Concluído o exame do presidente da Câmara, o regimento prevê, entre outros detalhes, formação de comissão especial, votação nominal em plenário e possibilidade de recurso por parte de deputados, com prazo de dez dias para que o denunciado se defenda. Depois da tramitação na Câmara, que precisa de dois terços dos votos dos 513 deputados para dar prosseguimento ao processo, a matéria é levada ao julgamento no Senado, em sessão a ser presidida pelo presidente do STF.

O mandatário pode cometer crime de responsabilidade se um de seus atos atentarem contra: a existência da União; o livre exercício do poder Legislativo, do poder Judiciário e dos poderes constitucionais estaduais; o exercício dos direitos políticos, individuais e sociais; a segurança interna do país; a probidade na administração; a lei orçamentária; a guarda e o legal emprego dos dinheiros públicos, e o cumprimento das decisões judiciárias.

Alguns pedidos de impeachment são levados ao lugar errado.

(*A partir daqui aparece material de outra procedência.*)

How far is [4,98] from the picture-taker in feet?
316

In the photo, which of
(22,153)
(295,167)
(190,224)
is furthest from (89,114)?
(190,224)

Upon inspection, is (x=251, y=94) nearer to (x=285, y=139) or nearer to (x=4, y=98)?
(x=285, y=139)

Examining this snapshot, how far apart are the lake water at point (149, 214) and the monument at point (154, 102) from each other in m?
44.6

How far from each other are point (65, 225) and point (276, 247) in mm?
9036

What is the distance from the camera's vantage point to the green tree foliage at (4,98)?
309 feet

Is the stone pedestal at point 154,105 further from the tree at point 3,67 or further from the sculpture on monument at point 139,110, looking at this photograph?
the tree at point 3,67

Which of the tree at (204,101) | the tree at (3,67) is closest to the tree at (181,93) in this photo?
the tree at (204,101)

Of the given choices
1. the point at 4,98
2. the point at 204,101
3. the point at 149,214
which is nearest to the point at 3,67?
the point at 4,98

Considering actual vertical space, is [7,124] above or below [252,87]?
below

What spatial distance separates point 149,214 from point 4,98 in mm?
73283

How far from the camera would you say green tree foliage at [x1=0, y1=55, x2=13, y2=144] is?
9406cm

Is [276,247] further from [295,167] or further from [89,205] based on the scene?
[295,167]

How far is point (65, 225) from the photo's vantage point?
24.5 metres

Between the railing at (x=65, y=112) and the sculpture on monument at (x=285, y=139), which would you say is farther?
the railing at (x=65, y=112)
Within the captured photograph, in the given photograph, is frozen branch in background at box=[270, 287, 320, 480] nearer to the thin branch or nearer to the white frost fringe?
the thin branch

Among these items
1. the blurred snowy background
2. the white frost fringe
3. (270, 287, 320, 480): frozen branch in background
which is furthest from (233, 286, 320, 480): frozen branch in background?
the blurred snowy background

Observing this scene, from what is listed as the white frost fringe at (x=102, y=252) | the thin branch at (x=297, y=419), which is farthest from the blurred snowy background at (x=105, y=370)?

De acordo com a legislação, apenas os crimes de responsabilidade devem ser denunciados ao Congresso. Atos da Presidência da República, ocasionalmente, são confundidos com os casos definidos acima, mas na verdade não passam de crimes comuns, quando o devido trâmite legal assim os interpreta. Nesses casos, o Parlamento não tem competência para dar início à tramitação de processos de impeachment, tarefa que cabe ao STF.